Open Snuffleupagus opened 2 years ago
Would this reduce the size of the built-in PDF.js viewer?
Would this reduce the size of the built-in PDF.js viewer?
Difficult to tell without trying, and it might also be possible to compact the Liberation fonts. However, please note that as mentioned above we ship some "duplicated" font-data and the Foxit fonts are also "incomplete".
OK, thanks. It seems worth investigating since on GeckoView size is important.
I need to make some tests to be sure that everything is fine, but my plan is to convert the different Liberations fonts we need (except LiberationSans because we want to be able to rescale it on the fly for XFA) into WOFF2 format. I hope we could limit the total size increase to something between 200 and 300Kb which should acceptable on Android.
Please keep the Node.js, or browsers with disableFontFace = true
set, use-case in mind since we then load and parse the standard-font completely on the worker-thread (including using the FontRenderer
).
@Snuffleupagus, do you have any idea on how disableFontFace = true
is useful:
At least in the Firefox context could you imagine a case where this option is really useful ?
Especially if we remove it what kind of complains could we have ?

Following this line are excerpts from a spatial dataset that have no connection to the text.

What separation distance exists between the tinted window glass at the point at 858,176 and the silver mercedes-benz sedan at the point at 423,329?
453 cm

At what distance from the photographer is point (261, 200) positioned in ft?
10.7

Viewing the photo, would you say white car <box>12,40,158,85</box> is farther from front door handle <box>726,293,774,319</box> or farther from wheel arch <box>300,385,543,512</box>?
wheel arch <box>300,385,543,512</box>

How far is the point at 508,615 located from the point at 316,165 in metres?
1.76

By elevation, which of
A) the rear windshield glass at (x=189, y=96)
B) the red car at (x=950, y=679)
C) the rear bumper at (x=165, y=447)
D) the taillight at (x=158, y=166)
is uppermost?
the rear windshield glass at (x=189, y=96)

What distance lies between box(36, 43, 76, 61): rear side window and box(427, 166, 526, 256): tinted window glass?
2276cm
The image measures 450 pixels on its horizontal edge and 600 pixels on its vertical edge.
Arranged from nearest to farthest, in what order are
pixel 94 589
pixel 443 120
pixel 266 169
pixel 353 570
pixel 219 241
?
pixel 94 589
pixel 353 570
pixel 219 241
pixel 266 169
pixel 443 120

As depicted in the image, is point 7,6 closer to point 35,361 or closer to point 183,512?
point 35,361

I tend to think that almost nobody change this kind of option in about:config
so it should false
for most of the user.
I want to keep the case where we need to fallback on the FontRenderer to draw the glyphs but do you think it's possible to fail when binding a WOFF2 font ?

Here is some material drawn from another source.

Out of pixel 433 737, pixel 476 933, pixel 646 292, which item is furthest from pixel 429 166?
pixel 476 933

If it's really necessary to keep the option, in case it's set to true then we could just keep the fontface stuff for the woff2 standard fonts and use the FontRenderer for the other ones, wdyt ? I'd prefer not having such exceptions it's why I'd prefer removing the option.
do you have any idea on how
disableFontFace = true
is useful:
- in the Firefox context ?
- in the browser context ?
As previously mentioned, that option is mostly used in Node.js environments. Hence if you remove that you've essentially made PDF.js significantly less usable in Node.js, which is bound to lead to a never ending stream of user complaints (and it'd probably be an api-major change).

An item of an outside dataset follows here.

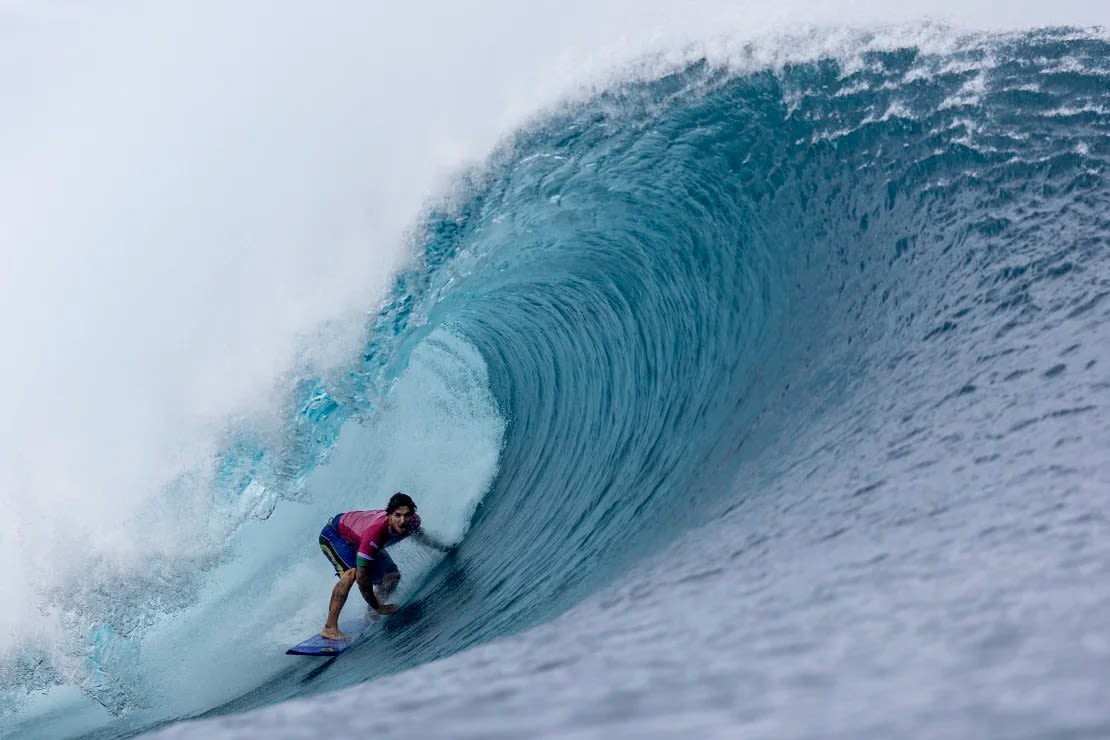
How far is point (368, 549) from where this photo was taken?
5680mm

I want to keep the case where we need to fallback on the FontRenderer to draw the glyphs but do you think it's possible to fail when binding a WOFF2 font ?
Please note that all of this requires the font-data to be parse-able by the code in src/core/fonts.js
, possibly with the aid of our Type1/CFF parsers, since I really cannot imagine how it'd work otherwise.
Edit: Note also the "FontFallback"-code, on both the main- and worker-threads, when a font for some reason fails to load (e.g. if it's rejected by the sanitizer).
If the WOFF2 format is sufficiently compatible with TrueType and/or OpenType, you might be able to "extract" usable parts from it such that our existing font-parsing works; see e.g. how the TrueTypeCollection-support is implemented.
Edit: Also, if the user has disabled web-fonts in the browser we fallback to disableFontFace=true
to actually be able to render the document properly; note this code.
Afaik WOFF2 format is different of the usual formats (at least because data are compressed with brotli), so we won't be able to pass a woff2 file to any parsers we've. My idea is just to use it as a possible fallback like here: https://github.com/mozilla/pdf.js/pull/16363/files#diff-84365a5fa783e74d4c83766a21305541dedb5d8ccefa51df9f95fa3a38bf0cfcR159 Can you imagine any drawbacks for this approach ?
Edit: Also, if the user has disabled web-fonts in the browser we fallback to
disableFontFace=true
to actually be able to render the document properly; note this code.
Interesting, I need to think about that.
My idea is just to use it as a possible fallback like here: https://github.com/mozilla/pdf.js/pull/16363/files#diff-84365a5fa783e74d4c83766a21305541dedb5d8ccefa51df9f95fa3a38bf0cfcR159 Can you imagine any drawbacks for this approach ?
As mentioned that simply won't work in either Node.js environments or when we fallback to disableFontFace=true
in the viewer when web-fonts are disabled in the browser. In both of those cases we need to fetch the standard font-data and then parse it just like we'd do with a "normal" embedded PDF font before finally using the FontRenderer
.
Basically, if you want either of those cases to still work then the standard font-data files need to still be parse-able by the "regular" PDF.js font-code as far as I can tell.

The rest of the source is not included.